Quoted passage section start
How I See Things

I find that making the diagnosis an albatross around your neck is unhealthy: you’re responsible for it if you magnify the impact it has on your life.

The only power the diagnosis has over you is the power you give it. The only power the stigma has over you is the power you give it.

You can put it in its place because it can become a small thing, just something you have, no bigger than that.

How I see it is that the illness is like my eye color or height, a genetic thing, a part of me. I would no more regret it or anything that happened in my life any more than I would regret having brown eyes or standing five feet tall in my bare feet.

You get over it or else you’ll be miserable the rest of your life. You find your own path to go on: the road to you. Like Paula Cole sang in the 1990s in “The Road to Me” the house and car are only steps along the way.

They’re not who you are and the illness is not who you are either.

I tell no one. I recommend you tell no one either except an intimate romantic partner.

It’s not often appropriate to blab about any illness or personal topic. You might feel a weight has lifted off your chest when you tell someone. Yet I don’t think it’s right or good to transfer the burden of that weight to someone else.

Once you tell, in a way, you’re responsible for your part in whatever the outcome is.

I say: tell only the people who have earned your trust and earned the right know.

Forget what I do. I’m luckier than most people. Not everyone with a diagnosis gets the star treatment in society. The risk is still great.

It’s always your choice. Do what you’re comfortable with.

Be a robust activist or go your merry way in silence. The choice is yours.

I decided to become a mental health activist because the cost of my silence was too high a price to pay: for myself and most of all for others in society who are denied treatment and thus denied the equal opportunity to succeed.

The untold cost of the loss of human capital in the world: in the cost of wasted lives: is too great for any of us to stand by and cower in the face of stigma.

If you fear the stigma, you have to examine what’s really holding you back.

The only thing to fear is the fear itself.

Find what gives you joy, and do that: because when you love the life you live nothing else matters.
Quoted passage section end
Copy the stretch of the "How I See Things" essay from "The only power the diagnosis" through "along the way.", word for word.
Record excerpts section start
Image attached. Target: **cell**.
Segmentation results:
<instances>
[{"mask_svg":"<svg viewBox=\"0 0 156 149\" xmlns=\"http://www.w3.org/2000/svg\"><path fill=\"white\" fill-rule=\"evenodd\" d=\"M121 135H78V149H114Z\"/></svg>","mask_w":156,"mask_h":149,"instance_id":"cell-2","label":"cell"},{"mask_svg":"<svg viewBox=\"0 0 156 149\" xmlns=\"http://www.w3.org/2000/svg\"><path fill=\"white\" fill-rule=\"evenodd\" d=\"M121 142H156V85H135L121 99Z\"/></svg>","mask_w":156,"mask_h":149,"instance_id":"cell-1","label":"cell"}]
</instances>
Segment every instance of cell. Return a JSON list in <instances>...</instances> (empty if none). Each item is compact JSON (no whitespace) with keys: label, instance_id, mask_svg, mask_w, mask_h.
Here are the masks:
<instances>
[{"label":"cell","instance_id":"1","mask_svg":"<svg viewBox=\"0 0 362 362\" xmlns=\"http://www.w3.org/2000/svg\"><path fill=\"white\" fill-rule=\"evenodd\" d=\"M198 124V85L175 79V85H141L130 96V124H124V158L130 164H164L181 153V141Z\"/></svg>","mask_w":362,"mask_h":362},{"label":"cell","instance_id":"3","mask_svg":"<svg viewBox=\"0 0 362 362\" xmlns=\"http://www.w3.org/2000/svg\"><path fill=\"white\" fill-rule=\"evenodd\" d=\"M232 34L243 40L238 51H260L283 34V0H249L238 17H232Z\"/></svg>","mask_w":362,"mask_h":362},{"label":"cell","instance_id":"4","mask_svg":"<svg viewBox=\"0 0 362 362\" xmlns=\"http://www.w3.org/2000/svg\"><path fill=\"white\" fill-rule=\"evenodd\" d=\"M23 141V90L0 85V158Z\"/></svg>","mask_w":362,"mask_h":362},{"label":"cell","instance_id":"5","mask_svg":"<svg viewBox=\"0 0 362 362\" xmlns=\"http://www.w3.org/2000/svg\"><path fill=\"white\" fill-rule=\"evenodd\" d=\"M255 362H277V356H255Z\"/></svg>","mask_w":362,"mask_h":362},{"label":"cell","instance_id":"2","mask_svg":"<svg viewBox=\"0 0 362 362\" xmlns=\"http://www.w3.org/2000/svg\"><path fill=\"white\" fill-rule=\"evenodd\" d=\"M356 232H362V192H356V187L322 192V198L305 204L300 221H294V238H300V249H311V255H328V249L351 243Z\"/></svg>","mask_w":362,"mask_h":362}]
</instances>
Record excerpts section end
Your response
The only power the diagnosis has over you is the power you give it. The only power the stigma has over you is the power you give it.

You can put it in its place because it can become a small thing, just something you have, no bigger than that.

How I see it is that the illness is like my eye color or height, a genetic thing, a part of me. I would no more regret it or anything that happened in my life any more than I would regret having brown eyes or standing five feet tall in my bare feet.

You get over it or else you’ll be miserable the rest of your life. You find your own path to go on: the road to you. Like Paula Cole sang in the 1990s in “The Road to Me” the house and car are only steps along the way.